Still, the trial represents the most favorable results of any anti-amyloid therapy to date and prompted some Alzheimer’s scientists and patient groups to the FDA to quickly greenlight the drug.
Earlier this month, lecanemab “consensus statement”—whose original signatories worked as consultants for Eisai or Biogen or conducted research on the recent lecanemab trial—began circulating online. Almost half of the more than 200 scientists or medical practitioners who had signed statement as of December 20 are recent consultants or beneficiaries of one or both companies, Science has determined. (Some, but not all, disclosed conflicts of interest.)

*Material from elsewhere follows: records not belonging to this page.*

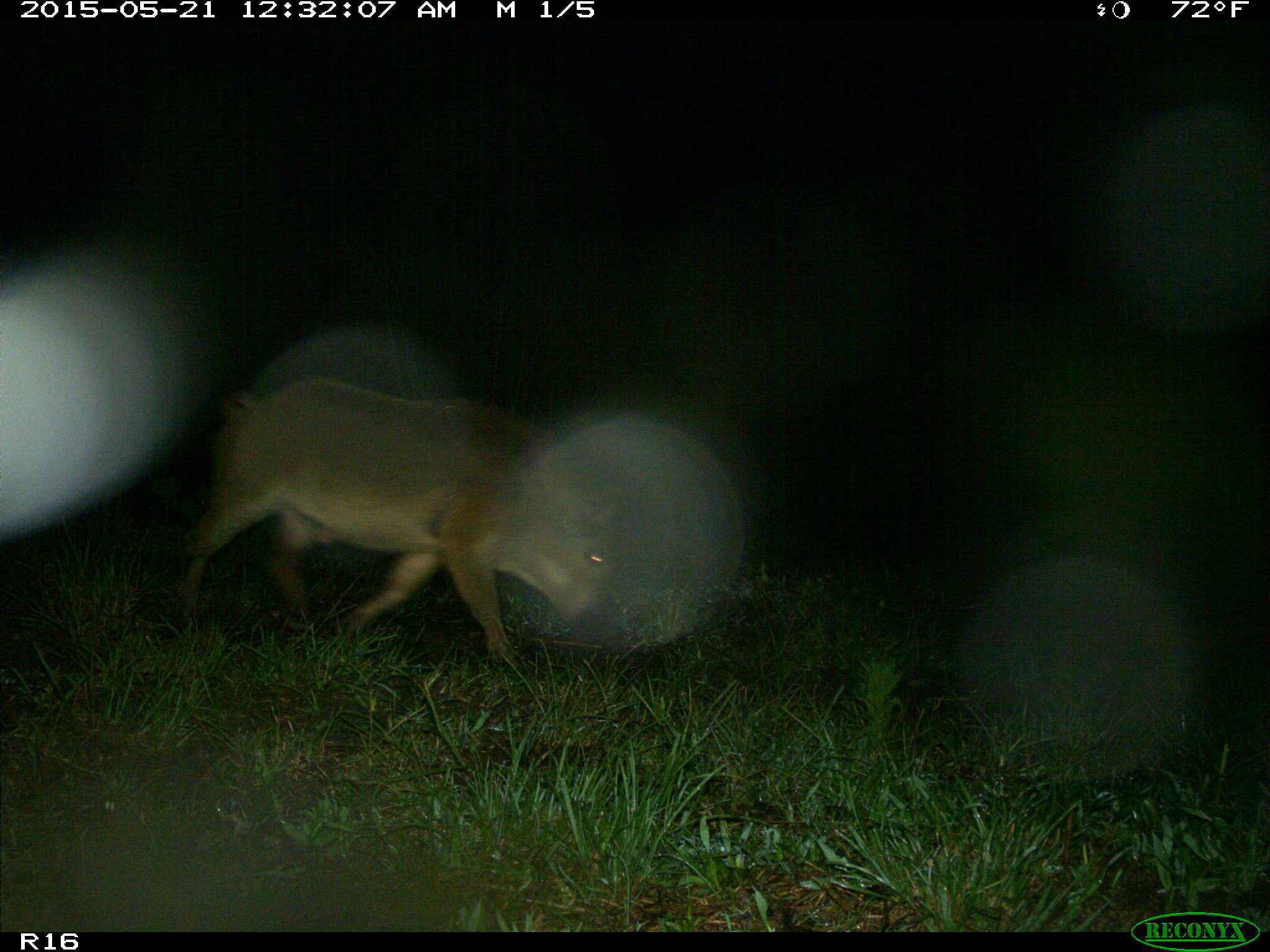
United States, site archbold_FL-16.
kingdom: Animalia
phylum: Chordata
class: Mammalia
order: Artiodactyla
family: Suidae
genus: Sus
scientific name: Sus scrofa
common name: wild boar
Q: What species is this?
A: Sus scrofa (wild boar).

The paper describes lekanemab as a “fundamental game changer” for the disease and calls for its approval and “no barrier” to widespread availability of the antibody. It noted possible safety concerns associated with ARIA, but did not mention the deaths and serious brain injuries that some have linked to the drug. The FDA is expected to make a decision on the approval of lecanemab and whether to require warnings or cautions for prescribers by January 6, 2023.
Smith, who did not sign the prolekanemab letter, acknowledges that people with early Alzheimer’s disease may judge the possibility of even very modest cognitive benefits to be worth the risk of debilitating cases of ARIA or even a fatal outcome. But he thinks any FDA approval should come with caveats.
An Alzheimer’s patient receiving lecanemab will require up to five MRIs a year to properly track ARIA, he says, and an extensive education program will be needed to ensure that doctors outside major medical centers can recognize problems found on the scans. the brain. Smith also urged the FDA to require a registry that records ARIA-related problems if it approves lecanemab.
Eisai’s spokesperson said that if lecanemab is approved, the company will work with the FDA to ensure that doctors and patients “understand how to monitor the patient for side effects, such as ARIA,” adding that “for many patients, the benefits will outweigh the risks . “
This story was sponsored by Science Investigative Reporting Fund.